### 対象本文

ISBN: 9784120057984
発売⽇: 2024/06/19
サイズ: 1.5×17.3cm/192p
「噓つきな彼との話」 [著]三羽省吾
あぁもう、もうっ!
こんなにごつごつした物語が、どうしてこんなに愛(いと)おしいんだろう。世の中からつまはじきにされていたような2人の青年が、プロボクサーになる。乱暴に要約するなら、そんなシンプルな物語なのに。切ないのに可笑しくて、可笑(おか)しいのに胸が詰まる。
「藤波辰爾(ふじなみ・たつみ)と一緒のタツミか、かっこいいね。じゃあ、たっちゃんて呼ぶよ」と一郎が言う。自分は五道(ごどう)一郎だと名乗り、職場でもジムでもイチって呼ばれてる、と続けると、「じゃあ、いっくんて呼んでいい?」と田部井辰巳が言う。
なんなんだ、この会話は。小学生か! いやいや、今どき、小学生だってこんなウブい会話はしないだろう。この時、一郎は20歳で、辰巳は24歳なのだ。

### 作業内容
1. 本文によると、五道一郎は職場やジムで何と呼ばれていますか。
2. 本文のうち「こんなにごつごつした物語が」で始まる段落を、主な内容を保ったまま一文に要約してください。
本文に書かれている内容のみに基づいてお答えください。

### 提供資料

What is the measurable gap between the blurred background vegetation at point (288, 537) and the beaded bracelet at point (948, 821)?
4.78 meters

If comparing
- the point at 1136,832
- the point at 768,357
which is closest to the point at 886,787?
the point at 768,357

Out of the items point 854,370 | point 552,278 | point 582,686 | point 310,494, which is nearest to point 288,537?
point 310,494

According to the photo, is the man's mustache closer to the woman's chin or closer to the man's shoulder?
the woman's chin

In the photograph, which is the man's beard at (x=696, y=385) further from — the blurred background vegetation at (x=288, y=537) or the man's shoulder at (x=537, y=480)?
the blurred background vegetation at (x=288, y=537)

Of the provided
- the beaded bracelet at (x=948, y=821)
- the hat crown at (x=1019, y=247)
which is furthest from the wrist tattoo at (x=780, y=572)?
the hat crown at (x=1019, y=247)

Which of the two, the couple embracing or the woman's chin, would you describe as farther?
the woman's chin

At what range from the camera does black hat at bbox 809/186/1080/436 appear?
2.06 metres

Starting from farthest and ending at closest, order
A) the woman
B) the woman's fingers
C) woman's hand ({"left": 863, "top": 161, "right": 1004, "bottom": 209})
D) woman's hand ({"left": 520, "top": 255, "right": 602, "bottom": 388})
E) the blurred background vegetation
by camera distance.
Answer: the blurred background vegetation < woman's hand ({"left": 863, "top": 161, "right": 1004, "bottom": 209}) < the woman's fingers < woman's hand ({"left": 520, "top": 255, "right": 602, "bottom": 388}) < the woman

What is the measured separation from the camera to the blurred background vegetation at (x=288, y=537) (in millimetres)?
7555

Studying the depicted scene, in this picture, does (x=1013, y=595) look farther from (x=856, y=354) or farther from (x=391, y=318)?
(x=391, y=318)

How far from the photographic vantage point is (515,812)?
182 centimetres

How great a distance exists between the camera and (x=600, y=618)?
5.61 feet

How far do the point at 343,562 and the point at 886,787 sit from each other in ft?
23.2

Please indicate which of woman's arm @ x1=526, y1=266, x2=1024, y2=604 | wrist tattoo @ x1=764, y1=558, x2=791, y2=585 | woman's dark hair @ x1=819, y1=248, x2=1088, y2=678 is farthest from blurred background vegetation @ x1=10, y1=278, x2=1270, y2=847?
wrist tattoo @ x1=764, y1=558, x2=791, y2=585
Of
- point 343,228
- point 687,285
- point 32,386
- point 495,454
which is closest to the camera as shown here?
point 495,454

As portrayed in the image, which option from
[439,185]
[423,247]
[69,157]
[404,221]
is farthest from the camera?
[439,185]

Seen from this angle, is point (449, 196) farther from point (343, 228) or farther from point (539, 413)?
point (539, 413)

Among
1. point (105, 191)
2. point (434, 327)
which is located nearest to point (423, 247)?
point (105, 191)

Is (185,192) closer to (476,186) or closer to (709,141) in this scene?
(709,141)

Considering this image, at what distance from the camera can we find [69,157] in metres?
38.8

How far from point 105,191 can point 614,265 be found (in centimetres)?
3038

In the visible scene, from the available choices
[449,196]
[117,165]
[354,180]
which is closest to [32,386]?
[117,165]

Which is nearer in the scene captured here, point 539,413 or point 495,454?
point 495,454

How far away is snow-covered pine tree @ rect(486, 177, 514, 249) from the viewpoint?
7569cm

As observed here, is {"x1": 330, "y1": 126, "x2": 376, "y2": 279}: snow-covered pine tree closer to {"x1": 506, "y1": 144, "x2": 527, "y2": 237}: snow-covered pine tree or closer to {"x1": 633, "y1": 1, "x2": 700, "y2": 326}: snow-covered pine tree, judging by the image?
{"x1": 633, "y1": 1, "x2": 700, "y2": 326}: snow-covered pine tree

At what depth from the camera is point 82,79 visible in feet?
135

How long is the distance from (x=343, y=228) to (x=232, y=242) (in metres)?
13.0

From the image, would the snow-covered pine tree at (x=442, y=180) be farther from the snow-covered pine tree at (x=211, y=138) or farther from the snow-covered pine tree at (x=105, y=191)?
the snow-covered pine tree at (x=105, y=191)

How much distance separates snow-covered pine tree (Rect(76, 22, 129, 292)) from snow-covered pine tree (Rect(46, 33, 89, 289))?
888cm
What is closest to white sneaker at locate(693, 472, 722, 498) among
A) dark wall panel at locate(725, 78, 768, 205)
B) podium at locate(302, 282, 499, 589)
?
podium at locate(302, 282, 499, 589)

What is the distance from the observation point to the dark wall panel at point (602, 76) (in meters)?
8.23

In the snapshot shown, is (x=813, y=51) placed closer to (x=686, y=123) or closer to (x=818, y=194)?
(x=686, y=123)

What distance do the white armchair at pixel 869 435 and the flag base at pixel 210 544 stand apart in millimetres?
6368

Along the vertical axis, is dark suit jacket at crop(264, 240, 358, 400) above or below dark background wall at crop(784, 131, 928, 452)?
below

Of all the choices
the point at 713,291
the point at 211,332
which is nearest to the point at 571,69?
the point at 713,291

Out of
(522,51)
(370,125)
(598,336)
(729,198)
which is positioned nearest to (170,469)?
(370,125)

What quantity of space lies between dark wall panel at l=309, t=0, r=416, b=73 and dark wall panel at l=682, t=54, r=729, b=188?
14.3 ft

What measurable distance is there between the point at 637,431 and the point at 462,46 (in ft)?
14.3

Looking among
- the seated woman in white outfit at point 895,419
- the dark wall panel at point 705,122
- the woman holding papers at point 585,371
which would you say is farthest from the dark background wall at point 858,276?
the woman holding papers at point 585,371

### 解答一覧
1. イチと呼ばれています。

2. 世の中からつまはじきにされていたような2人の青年がプロボクサーになるという、ごつごつしたシンプルな物語でありながら、切なくて可笑しく、胸が詰まるほど愛おしい作品である。